Dual Florescence: YehRim Lee and Chase Travaille
Forthcoming exhibition
Overview
Exhibition Statement
YehRim Lee:
For Dual Fluorescence, Yehrim Lee channels Spring’s fecundity in floral shapes and overabundant blossoms. Having brought two children into the world in the last two years, the spirit of the season of birth and rebirth is foremost in her mind. Her hands create blooms in vases and on walls. Light blues, dusty pinks, and greens fold in and press out of central pistils. Lee hand-builds her work using traditional onngi jar-making methods passed down in her family of Korean ceramicists. This method allows the strength needed to support complex shapes and the quickness to be expressive in a medium that typically demands slower building. Her work often references traditional Korean ceramics, but she brings in Western notions of expressive overabundance by using multiple glazes with varied textures, drips, and sheens.
Yehrim Lee and Chase Travaille were residents together at the Archie Bray Foundation in Helena, Montana. There, their work cross-pollinated, and shards of Yehrim’s work found their way into Travaille’s earliest shard vases. Both Lee and Traville experiment with notions of obsessive repetition and process on overdrive. Lee fires and re-fires, introducing new glazes each cycle, building, as plants often do in the spring, by accretion, layer by layer. The idea of fluorescence is not only about flowering, but also a figurative bursting forth. In any season, but especially the spring, Lee’s work strives to burst forth with exuberance, color, and movement.
Chase Travaille:
This series draws from multiple early figurative traditions- Venus figurines and Cycladic idols alike-where the body functions as a symbolic vessel rather than a portrait. Constructed by the floral shards of diverse artists, the work subverts the idea of a singular origin or unified body. Retitled as Mother Willendorf and related forms, the word mother here signifies esteem, kinship, and chosen lineage. The title mother becomes fluid and something that can be inhabited, bestowed, or recognized- much like the Venus form itself has been repeatedly reinterpreted across cultures and histories.

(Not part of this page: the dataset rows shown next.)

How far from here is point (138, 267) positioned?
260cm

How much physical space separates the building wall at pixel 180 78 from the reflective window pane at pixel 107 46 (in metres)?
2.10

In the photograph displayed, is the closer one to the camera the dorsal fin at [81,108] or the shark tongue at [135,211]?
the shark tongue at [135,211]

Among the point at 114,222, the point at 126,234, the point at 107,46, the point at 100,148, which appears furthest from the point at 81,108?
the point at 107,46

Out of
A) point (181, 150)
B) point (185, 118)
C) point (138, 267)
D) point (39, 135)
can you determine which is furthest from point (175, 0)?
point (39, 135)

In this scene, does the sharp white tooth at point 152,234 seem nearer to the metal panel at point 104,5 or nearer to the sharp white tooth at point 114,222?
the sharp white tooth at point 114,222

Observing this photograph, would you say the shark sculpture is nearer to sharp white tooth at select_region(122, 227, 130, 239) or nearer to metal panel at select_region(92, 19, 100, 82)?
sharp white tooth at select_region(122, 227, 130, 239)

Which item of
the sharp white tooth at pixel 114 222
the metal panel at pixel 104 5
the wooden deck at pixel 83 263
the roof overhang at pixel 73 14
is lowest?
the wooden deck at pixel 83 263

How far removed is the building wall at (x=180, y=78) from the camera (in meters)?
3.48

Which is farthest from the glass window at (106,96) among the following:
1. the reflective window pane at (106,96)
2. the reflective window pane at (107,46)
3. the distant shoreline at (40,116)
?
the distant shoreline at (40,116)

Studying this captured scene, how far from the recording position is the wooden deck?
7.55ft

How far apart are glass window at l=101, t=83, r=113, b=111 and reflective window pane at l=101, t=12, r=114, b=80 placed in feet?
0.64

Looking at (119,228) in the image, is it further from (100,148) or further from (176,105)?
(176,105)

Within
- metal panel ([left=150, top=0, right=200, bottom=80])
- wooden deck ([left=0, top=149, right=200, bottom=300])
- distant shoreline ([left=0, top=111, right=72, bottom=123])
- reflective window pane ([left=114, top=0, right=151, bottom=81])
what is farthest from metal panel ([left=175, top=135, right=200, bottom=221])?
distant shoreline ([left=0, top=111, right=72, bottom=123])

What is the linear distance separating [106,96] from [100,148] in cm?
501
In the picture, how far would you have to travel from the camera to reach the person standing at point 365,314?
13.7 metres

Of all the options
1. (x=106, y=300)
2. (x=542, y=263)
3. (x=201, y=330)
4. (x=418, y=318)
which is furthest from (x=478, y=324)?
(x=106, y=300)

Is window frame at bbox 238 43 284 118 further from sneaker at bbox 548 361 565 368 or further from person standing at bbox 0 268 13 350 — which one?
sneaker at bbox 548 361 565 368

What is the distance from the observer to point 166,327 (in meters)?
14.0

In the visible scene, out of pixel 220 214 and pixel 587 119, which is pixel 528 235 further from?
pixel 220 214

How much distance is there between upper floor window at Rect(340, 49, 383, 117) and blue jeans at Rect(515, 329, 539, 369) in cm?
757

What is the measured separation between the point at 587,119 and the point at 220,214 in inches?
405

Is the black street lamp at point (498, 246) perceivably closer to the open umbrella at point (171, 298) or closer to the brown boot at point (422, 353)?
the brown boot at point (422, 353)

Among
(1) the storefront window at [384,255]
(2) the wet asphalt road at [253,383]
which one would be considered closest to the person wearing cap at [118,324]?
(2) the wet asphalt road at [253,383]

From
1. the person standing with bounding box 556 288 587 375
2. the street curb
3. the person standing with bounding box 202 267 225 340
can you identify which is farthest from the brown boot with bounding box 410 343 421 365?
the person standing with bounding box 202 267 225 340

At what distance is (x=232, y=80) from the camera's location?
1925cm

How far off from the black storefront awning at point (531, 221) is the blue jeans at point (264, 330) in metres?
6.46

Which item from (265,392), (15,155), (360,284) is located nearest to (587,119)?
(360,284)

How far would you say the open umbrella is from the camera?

I chose to remix the flowers from Botticelli’s Birth of Venus painting through collage utilizing yupo paper and images of YehRim’s ceramic work to build a bridge between my pieces and hersfor this exhibition. I’ll never forget meeting YehRim back in 2020 while at the Archie Bray Foundation. Upon meeting her she introduced herself as YehRim like “Yay!” rim, with joy and a bounce to her step. She was always so kind to me and visited my studio often to check in. She hadn’t become a mother like she is now to two beautiful children, but I’d say she was always and still is Mother.